Garfield dedicated the win to the LGBTQ community, who he said fought and died for the right to love. He said the play is a rejection of bigotry, shame and oppression.
“We are all sacred and we all belong,” Garfield said.
He then referenced last week’s US Supreme Court decision which ruled in favour of a baker’s right to deny a gay couple a wedding cake based on his beliefs.
“(Let’s) just bake a cake for everyone who wants a cake to be baked,” he said, to rousing applause.
Lane said the play still speaks to society in the midst of “political insanity”.
Composer Andrew Lloyd Webber and Chita Rivera received honorary tributes, the Special Tony Award for Lifetime Achievement in the Theatre.
Thanking the audience, Lloyd Webber said: “I have to say, I am completely overwhelmed.”
He added: “What made me absolutely certain I wanted to be a musical theatre composer was the movie South Pacific. I devoured absolutely everything I could find by Rodgers and Hammerstein and all I wanted when I was 10 years old was to be Richard Rodgers.
“I never dreamed that one day I, a Brit of all things, would be honoured with the same lifetime award that my idol won, by my peers and the true home of the musical, Broadway. I’m absolutely humbled.”
In a mesmerising moment, Melody Herzfeld, the heroic drama teacher who nurtured many of the young people demanding change following the February school shooting in Parkland, Florida, was honoured from the Tony Award stage.
Ms Herzfeld, the one-woman drama department at Marjory Stoneman Douglas High School, was cheered by the crowd at Radio City Music Hall.
Ms Herzfeld saved 65 lives by barricading students into a small classroom closet on Valentine’s Day when police say a former student went on a school rampage, killing 17 people.
She then later encouraged many of her pupils to lead the nationwide movement for gun reform, including organising the March For Our Lives demonstration and the charity single Shine.
Members of Ms Herzfeld’s drama department took the Tony stage to serenade her with Seasons Of Love from Rent.
In other wins, Glenda Jackson added to her impressive resume with a Tony Award for best actress in a play for her work in a revival of Edward Albee’s Three Tall Women.

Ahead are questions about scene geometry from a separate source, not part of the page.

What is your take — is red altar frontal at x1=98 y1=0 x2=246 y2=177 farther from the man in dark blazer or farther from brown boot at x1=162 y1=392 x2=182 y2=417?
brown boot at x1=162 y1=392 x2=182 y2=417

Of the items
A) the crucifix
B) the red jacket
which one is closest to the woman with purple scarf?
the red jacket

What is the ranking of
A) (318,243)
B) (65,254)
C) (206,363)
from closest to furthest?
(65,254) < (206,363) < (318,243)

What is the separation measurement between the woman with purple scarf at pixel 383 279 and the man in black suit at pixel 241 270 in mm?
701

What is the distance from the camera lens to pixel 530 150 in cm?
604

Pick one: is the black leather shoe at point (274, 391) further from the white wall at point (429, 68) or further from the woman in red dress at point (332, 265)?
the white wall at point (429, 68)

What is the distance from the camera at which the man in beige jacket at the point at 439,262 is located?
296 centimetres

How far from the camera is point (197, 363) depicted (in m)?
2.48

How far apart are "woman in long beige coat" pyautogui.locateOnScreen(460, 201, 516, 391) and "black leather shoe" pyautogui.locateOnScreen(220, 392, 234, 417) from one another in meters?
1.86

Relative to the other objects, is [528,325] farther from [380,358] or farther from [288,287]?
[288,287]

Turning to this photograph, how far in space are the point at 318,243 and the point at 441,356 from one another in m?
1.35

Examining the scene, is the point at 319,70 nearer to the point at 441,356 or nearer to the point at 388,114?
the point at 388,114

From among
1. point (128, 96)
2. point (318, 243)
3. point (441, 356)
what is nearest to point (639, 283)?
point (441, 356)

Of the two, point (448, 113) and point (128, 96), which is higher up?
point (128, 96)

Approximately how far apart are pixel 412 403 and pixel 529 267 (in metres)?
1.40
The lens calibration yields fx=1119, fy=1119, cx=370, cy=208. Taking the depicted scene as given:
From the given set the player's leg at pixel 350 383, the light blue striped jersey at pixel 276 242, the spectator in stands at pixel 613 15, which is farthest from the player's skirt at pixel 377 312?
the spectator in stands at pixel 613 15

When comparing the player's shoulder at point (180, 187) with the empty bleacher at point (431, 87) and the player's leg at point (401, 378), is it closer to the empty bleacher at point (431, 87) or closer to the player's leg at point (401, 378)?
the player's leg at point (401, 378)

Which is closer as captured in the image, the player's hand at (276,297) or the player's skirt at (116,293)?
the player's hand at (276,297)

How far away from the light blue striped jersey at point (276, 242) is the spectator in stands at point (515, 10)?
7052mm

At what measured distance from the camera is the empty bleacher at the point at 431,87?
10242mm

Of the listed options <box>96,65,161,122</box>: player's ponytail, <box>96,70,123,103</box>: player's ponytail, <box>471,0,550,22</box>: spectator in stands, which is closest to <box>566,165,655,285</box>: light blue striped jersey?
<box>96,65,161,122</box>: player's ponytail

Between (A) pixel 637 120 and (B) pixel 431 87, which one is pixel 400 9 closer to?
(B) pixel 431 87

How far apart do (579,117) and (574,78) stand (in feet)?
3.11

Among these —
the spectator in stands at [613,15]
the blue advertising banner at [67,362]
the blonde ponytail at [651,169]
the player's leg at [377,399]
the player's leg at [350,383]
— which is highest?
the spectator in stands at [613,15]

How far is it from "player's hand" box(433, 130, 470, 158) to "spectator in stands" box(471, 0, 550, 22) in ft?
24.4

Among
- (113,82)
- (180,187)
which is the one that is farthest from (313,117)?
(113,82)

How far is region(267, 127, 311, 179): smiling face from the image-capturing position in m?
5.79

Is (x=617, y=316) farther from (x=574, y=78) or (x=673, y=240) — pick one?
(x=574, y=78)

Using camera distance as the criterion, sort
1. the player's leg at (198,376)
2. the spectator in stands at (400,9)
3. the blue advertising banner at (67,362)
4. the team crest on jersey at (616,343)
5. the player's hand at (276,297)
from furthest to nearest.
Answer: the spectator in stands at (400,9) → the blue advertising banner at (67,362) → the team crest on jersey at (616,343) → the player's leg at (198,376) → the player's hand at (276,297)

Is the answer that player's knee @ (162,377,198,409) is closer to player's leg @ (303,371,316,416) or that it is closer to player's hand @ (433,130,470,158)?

That show also yielded the featured actress win to Rosanne star Laurie Metcalf.
Billy Joel gave his friend Bruce Springsteen a special Tony Award.
“This is deeply appreciated, and thanks for making me feel so welcome on your block,” The Boss said.
Later, Springsteen performed My Hometown on the piano from his sold-out one-man show, Springsteen on Broadway.
Robert De Niro, who took the stage to introduce Springsteen’s performance, started off with an expletive directed at President Donald Trump, which garnered him a sustained standing ovation from the crowd.
Co-hosts Josh Groban and Sara Bareilles kicked the show off with a self-parodying duet on piano for all the losers out there — including them.
Neither Bareilles nor Groban have won a Grammy or a Tony despite selling millions of albums and appearing on Broadway. They turned that into a playful song.
“Let’s not forget that 90 per cent of us leave empty-handed tonight. So this is for the people who lose/Most of us have been in your shoes,” they sang in the upbeat opening number. “This one’s for the loser inside of you.”